Alex's eyes turned to the large brush, and a scribbled notepad with a pencil laid discarded at the side.

"Well, frankly, I am stumped. It could be a worship site of sorts, a precursor to current day Shinto where blood and guts are ritually unclean," he said and asked, "What is the Matsudaira theory?"

"I don't need a theory, considering my surname belongs to a daimyō clan," Takeshi winked at the wise ass remark using his surname and lifted his finger to the lips.

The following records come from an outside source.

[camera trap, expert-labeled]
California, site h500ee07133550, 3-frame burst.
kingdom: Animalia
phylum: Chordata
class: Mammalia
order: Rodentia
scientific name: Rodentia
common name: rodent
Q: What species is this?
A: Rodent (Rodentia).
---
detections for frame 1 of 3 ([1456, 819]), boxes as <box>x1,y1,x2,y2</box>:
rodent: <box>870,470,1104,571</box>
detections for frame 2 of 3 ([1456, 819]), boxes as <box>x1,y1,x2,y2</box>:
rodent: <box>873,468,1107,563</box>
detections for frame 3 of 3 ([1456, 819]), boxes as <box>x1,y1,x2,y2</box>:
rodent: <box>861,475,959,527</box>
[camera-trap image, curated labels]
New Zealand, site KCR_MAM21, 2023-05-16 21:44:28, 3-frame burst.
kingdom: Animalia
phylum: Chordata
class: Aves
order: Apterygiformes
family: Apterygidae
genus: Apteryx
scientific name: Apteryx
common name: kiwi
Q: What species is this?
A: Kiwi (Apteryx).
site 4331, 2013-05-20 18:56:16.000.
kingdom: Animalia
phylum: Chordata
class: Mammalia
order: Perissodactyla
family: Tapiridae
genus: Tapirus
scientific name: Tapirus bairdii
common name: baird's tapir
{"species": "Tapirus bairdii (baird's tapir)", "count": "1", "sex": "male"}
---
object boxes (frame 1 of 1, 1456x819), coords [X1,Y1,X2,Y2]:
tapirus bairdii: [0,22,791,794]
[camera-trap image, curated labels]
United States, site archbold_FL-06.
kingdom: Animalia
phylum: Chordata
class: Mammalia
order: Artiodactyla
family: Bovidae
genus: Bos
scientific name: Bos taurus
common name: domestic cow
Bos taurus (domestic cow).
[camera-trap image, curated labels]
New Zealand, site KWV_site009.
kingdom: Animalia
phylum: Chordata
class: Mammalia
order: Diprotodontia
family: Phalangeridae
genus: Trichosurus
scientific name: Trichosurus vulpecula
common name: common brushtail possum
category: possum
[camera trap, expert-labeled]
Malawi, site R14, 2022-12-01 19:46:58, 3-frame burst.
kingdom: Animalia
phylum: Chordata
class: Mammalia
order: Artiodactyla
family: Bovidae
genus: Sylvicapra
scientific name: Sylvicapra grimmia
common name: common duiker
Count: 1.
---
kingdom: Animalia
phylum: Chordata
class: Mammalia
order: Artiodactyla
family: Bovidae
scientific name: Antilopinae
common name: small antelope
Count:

Alex rolled his eyes at Takeshi.

"HEY, I FOUND SOMETHING! ANOTHER ROCK WITH INSCRIPTIONS!" One of their classmates waved excitedly, distracting both Takeshi and Alex, who stood up together, hitting their heads together.

A slip of the foot caused Alex fell on the ground as his hand instinctively moved to break his fall.

"OUCH," Alex winced as his hand fell on the trowel.

"Oh shit, man..." Takeshi stared.

"CHOTTO MATTE KUDASAI!" One farmer yelled to stop them as he raced towards the duo.

The commotion drew the professor and his team in their direction while the farmer pulled the towel around his neck.

After wrapping the towel tightly around Alex's hand to stop the bleeding, the elderly Japanese man clasps his cheek and gawked with a look of horror at the ground where blood spilled.

"YABAI… kegare…," the flustered elderly man exclaimed while flailing his arms in exaggerated excitement, while a frowning Professor Fujita step cautiously ahead.

Takeshi knew it meant something bad happened, and kegare was a reference to pollution or desecration of a divine space.

Then Fujita's eyes moved to the bloody spot and his face drained of colour while Alex yelped from the stinging pain in his palm. Incident reports would have to be filled and the local Shinto priest had to perform purification of the bloodied ground.

"Call the local shrine. We need the priest out here ASAP. If he asks, just tell him that blood is on the site," Professor Fujita mentioned while glancing at the cardboard scrap which was pinned to a stick for quadrant identification.

Takeshi pulled his iPhone from the pocket of his khakis to make the call before the others reacted, while the farmer rambled off frantically in the local Japanese dialect to his approaching companion while gesturing wildly at the bloodied spot.

"Isn't that… another inscription?" Terry, another Australian classmate, said hesitantly.

All of their eyes moved towards the tilt of Terry's head. Alex's blood revealed an indentation of carved scripts on the ground which wasn't seen earlier.